Survey
TEL, an acronym for types, equations and logic, is a second generation
logic programming language. It is the practical outcome of a research
effort aimed at the integration of types and functions with logic
programming ā la Prolog. TEL was developed from 1986 to 1989 at the
Universität Kaiserslautern and the DFKI by
Werner Nutt,
Ralf Scheidhauer,
Georg Seul, and
Gert Smolka.
Here are some highlights of TEL:
- TEL is a functional language. Functions are defined with
conditional equations and are executed by innermost rewriting.
- TEL is a relational language. Relations are defined with Horn
clauses and are executed by resolution and backtracking.
- Relations are declared with fixed input and output arguments, the
consistent use of which is checked automatically at compile time.
These data flow declarations provide for a simple and clean
operational interaction between functions and relations.
- The data flow discipline can be weakened by declaring variables
as open. Thus the full generality of logical variables in Prolog is
available if needed.
- TEL is a typed language. It is the first language supporting both
subtypes (as in OBJ2) and polymorphic type constructors (as in ML).
Every well-typed term has a unique least type depending functionally
on the types of the variables occurring in the term.
- TEL computes with types. Types are present at run-time through
typed matching and unification: values are tested for membership in
subtypes and open variables are constrained to subtypes.
- TEL has a module facility supporting the incremental construction of
large programs. After the interface structure of a system has been
fixed, every module can be compiled separately.
- TEL is a logic programming language. TEL's kernel language is based
on a first-order, typed, definite clause logic with equality giving
an initial algebra semantics to programs.
- TEL is a practical language. It supports type-safe file handling
and other extra-logical operations. Almost the entire TEL system is
written in TEL.
- TEL is an interactive language. The user enters queries, which are
type checked, compiled, and executed. The results of a query are
reported together with their least types.
Most of the theoretical and practical effort was devoted to the
development of TEL's type system. TEL is a language integrating
parametric polymorphism ā la ML with subtypes ā la OBJ2. This
combination regains much of the flexibility of untyped languages such
as Lisp and Prolog while providing the classical advantages of typed
languages:
- The data structures used by a program can be defined explicitly.
This leads to clearer, much easier to understand programs. The
explicit definition of data structures is particularly beneficial if
they are complex, as it is typically the case in Artificial
Intelligence.
- Type checking detects many programming errors at compile time, a
feature whose importance is proportional to the size of the program
under development.
The presence of subtypes makes TEL's type system more than a syntactic
discipline merely visible at compile time. TEL actually computes with
types: at run time values are tested for membership in subtypes and
variables are constrained to subtypes. Constraining variables to
subtypes rather than binding them tentatively to particular elements
(as in Prolog) avoids expensive backtracking.

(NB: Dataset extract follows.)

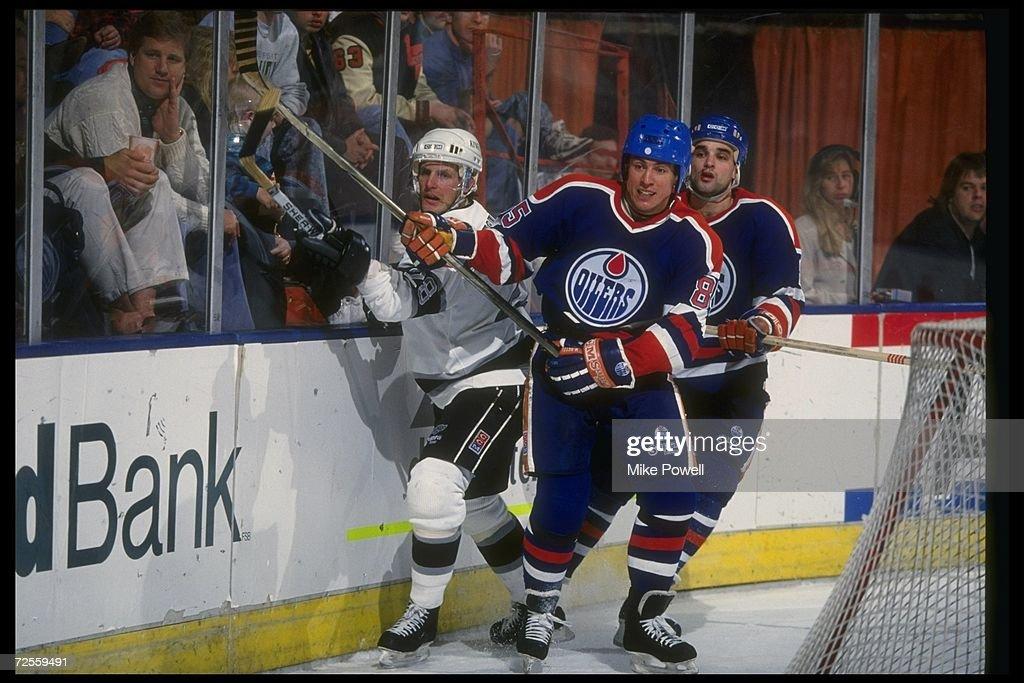 Oilers V Kings : News Photo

The goal in designing TEL was to come up with a practical language
that is a significant improvement over Prolog and can be implemented
efficiently right now. The quest for practicability strongly
constrained the design of TEL:
- Functions are executed by innermost rewriting rather than by the
more general narrowing. If there is a need to solve for variables,
this still can be done with relations. One advantage of executing
functions with rewriting is that the programmer doesn't need to
worry about their control.
- Relations must be declared with fixed input and output arguments.
This ensures a clean operational interaction between functions and
relations and is in accordance with common Prolog programming style.
Having explicit data flow declarations and checking their consistent
use at compile time contributes significantly to the clarity of
programs. If the full generality of logical variables is needed,
which is typically the case only at a few places in a large program,
it can be obtained by bypassing the data flow discipline by
declaring variables as open. While this approach is quite
unsatisfactory from a theoretician's point of view, our programming
experience in TEL suggests that it is very practical. One major use
of logical variables is the implementation of open data structures,
for instance, tables that are created incrementally at run time. In
TEL open data structures can be implemented as abstract data types,
thus making it possible to hide the use of open variables.
- Logic alone does not suffice for a practical programming language.
Hence TEL has several extra-logical features including modules,
control structures, stream-based file handling and data bases. All
of TEL's extra-logical features are type safe.